Traits are ll-lang's form of type classes. They work over type constructors, not just concrete types — giving you higher-kinded abstractions like Functor and Monad.

Declaring a trait

trait Functor F =
  map(f A -> B)(fa F[A]) F[B]

The trait name (Functor) is followed by one or more type variables (here F). The body is an indented block of method signatures — no bodies, no fn.

F has kind * -> * because it's applied to A and B inside the signature. map takes a function A -> B, an F[A], and returns an F[B].

Multiple methods:

trait Monad F =
  pure(a A) F[A]
  bind(fa F[A])(f A -> F[B]) F[B]

Implementing a trait

Maybe A = Some A | None

impl Functor Maybe =
  map(f A -> B)(fa Maybe[A]) Maybe[B] =
    | Some a -> Some (f a)
    | None -> None

impl TraitName TypeName = <indented block of method decls>. Each method must match the signature declared in the trait, with F replaced by the impl type (Maybe).

Multiple impls in the same module are allowed:

impl Functor Maybe = ...
impl Monad Maybe = ...

Internally the compiler mangles impl method names as TypeName_method (so map in impl Functor Maybe becomes Maybe_map in the codegen output).

Using a constrained generic

Declare a bracket constraint before the parameter list:

transform[F: Functor](xs F[A])(f A -> B) = map f xs

Read as: "for any F that has a Functor impl". Inside the body you can call map — the compiler resolves it to the correct map_F based on the instantiated F.

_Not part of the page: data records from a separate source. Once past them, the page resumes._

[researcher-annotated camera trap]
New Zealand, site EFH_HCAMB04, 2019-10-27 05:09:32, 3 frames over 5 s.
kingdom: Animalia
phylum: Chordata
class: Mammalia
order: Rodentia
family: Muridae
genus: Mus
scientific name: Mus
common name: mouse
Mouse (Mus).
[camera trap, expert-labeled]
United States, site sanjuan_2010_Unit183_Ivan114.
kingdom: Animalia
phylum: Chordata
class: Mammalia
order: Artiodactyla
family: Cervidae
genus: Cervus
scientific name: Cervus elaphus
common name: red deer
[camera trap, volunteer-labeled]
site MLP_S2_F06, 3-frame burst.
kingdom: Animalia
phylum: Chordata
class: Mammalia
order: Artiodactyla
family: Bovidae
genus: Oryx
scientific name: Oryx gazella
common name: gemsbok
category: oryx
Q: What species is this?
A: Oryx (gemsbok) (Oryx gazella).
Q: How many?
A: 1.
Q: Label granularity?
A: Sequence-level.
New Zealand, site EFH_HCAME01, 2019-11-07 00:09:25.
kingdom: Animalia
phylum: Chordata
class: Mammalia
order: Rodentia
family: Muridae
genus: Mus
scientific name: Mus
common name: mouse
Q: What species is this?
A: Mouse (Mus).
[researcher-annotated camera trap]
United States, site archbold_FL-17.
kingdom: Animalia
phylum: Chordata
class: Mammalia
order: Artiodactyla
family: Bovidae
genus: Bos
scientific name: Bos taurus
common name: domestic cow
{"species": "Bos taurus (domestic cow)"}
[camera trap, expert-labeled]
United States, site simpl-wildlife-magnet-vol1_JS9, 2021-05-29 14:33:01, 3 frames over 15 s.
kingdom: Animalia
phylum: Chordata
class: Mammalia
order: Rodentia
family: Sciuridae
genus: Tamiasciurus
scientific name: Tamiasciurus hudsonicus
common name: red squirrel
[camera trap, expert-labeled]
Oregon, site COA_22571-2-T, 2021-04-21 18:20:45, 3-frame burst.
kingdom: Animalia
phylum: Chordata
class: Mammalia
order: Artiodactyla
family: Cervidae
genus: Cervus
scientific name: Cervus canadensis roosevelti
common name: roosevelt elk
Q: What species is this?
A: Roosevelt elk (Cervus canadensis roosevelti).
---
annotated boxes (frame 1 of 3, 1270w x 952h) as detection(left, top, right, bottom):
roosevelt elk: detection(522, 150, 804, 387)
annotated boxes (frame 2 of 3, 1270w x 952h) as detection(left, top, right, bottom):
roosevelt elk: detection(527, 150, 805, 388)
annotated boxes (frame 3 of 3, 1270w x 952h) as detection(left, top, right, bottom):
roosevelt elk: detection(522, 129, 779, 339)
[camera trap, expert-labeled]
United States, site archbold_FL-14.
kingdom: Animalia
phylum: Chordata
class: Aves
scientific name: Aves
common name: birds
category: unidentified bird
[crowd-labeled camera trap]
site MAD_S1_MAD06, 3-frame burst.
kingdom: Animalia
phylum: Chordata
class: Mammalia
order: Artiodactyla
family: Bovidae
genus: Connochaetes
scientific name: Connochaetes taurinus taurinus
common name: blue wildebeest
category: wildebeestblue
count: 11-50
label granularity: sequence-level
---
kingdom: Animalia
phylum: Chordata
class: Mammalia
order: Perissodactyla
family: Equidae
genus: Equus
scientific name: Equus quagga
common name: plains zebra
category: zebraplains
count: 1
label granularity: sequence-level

Worked example from the corpus

From spec/examples/valid/04-traits.lll:

module Examples.Traits

trait Functor F =
  map(f A -> B)(fa F[A]) F[B]

trait Monad F =
  pure(a A) F[A]
  bind(fa F[A])(f A -> F[B]) F[B]

Maybe A = Some A | None

impl Functor Maybe =
  map(f A -> B)(fa Maybe[A]) Maybe[B] =
    | Some a -> Some (f a)
    | None -> None

impl Monad Maybe =
  pure(a A) Maybe[A] = Some a
  bind(fa Maybe[A])(f A -> Maybe[B]) Maybe[B] =
    | Some a -> f a
    | None -> None

transform[F: Functor](xs F[A])(f A -> B) = map f xs

Current limits

Trait calls are resolved automatically in the current compiler (including constrained generic call sites), and unresolved or ambiguous instances produce E006 MissingImpl.

Remaining limitations:

  • No superclass relations (trait Monad F : Functor F) in trait declarations.
  • No default method bodies inside trait declarations.